## Start Page text
While this statement has not gotten as much attention as the questions surrounding Bobby Valentine’s status, it is an incredibly interesting revelation. James has been with the Red Sox since 2003 as a special advisor. His ideas were one of the foundations for the Moneyball Athletics and for the many of the acquisitions that shaped the World Championship teams of 2004 and 2007. The organization’s recent overhaul via the Megatrade has given the Red Sox a clean slate and how they go about rebuilding is going to depend greatly on the philosophy that they choose to follow. For John Henry to say that James had been marginalized in some way these past few seasons strongly implies that this upcoming rebuild will truly be a return to what Rob Neyer (James’ former research assistant) recently called "first principles"- namely payroll flexibility, a strong farm system and avoiding long term free agent contracts.

Among the more overlooked aspects of James’ baseball philosophy is an emphasis on youth. James has called age the single most important number in baseball and argued that players "prime" seasons tend to be between the ages of 25-30*, when most players are not yet free agents. Signings like Carl Crawford, Adrian Gonzalez, John Lackey and Josh Beckett’s final extension are exactly the type of things that James has typically opposed. If Henry is true to his word, this could very mean the Red Sox will not make a big push for Josh Hamilton (age 30), Zack Greinke (28), Nick Swisher (31) or Mike Napoli (31).
## End Page text
_Tasks to complete_:
1. Answer these questions using the Red Sox article:
(a) Since what year has James been with the Red Sox, and in what role?
(b) Who used the phrase "first principles," and what was his former connection to James?
(c) Between which ages does James say players' "prime" seasons tend to fall?
2. Please carry the Red Sox article forward from its final sentence, in the same style.
## Start Data extract
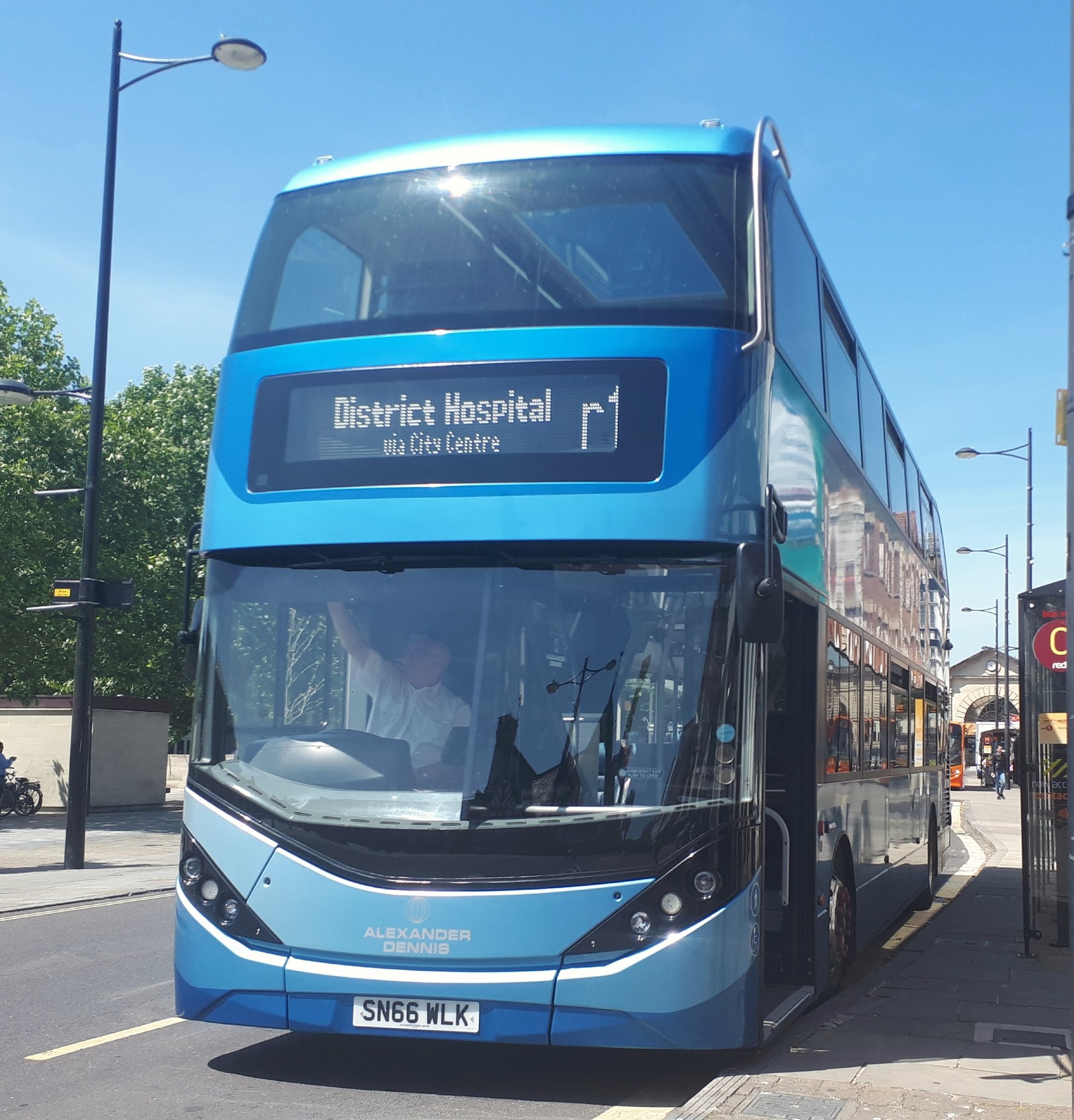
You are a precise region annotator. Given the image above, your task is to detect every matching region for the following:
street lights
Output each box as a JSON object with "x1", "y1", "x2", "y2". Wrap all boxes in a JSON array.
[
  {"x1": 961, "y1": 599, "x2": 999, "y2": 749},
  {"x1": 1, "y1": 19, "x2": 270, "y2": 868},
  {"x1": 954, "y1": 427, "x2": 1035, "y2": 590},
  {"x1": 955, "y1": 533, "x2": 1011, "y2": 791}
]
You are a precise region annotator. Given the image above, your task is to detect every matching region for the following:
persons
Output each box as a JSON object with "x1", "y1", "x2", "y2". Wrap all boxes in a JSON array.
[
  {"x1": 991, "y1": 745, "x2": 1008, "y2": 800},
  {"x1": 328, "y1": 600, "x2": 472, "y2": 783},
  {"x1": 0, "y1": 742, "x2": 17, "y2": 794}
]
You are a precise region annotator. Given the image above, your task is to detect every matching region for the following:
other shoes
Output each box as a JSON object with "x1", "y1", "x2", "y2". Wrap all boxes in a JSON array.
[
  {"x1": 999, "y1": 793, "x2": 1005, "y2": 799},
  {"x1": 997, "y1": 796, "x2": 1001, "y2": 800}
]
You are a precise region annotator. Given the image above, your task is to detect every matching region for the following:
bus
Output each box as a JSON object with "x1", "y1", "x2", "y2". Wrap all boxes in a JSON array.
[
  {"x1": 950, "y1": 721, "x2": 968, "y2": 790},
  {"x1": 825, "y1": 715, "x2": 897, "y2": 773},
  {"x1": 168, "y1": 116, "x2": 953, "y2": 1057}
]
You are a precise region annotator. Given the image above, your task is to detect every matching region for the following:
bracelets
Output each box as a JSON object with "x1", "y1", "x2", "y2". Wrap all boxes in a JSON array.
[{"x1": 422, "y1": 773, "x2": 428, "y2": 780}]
## End Data extract
_Results of the exercise_:
1.
(a) Since 2003, as a special advisor.
(b) Rob Neyer, James' former research assistant.
(c) Between 25 and 30.

2.
*for a more nuanced breakdown of this question, check out this article from Baseball Prospectus

If the Red Sox are forsaking big name free agents, the trade market could be the solution. Justin Upton is almost certainly going to be made available and at just 25, with a near MVP level season under his belt, he has the perfect mix of talent and contract. The only question there will be the cost in minor league talent. If the Oakland A’s don’t pick up Stephen Drew’s $10M option, injury concerns and a down year in 2012 could force him to settle for a short-term deal. Pitchers like Colby Lewis, Scott Baker (assuming his option is declined) and Brandon McCarthy combine enough injury concern with excellent strike out to walk rates to make them interesting short term options.

This is not to say that Boston will never again sign a long term deal if James has a say things. However, the 2012 season and the resulting Megatrade should be enough to make this organization think twice about spending their way into a corner. With Jackie Bradley, Xander Bogaerts, Matt Barnes and the infusion of young arms for the Dodgers, the Red Sox could be bringing up a wealth of young stars to compliment the talent already on the team in the very near future. If they are careful enough with there spending, they can also be in the position to add even more talent next July as well.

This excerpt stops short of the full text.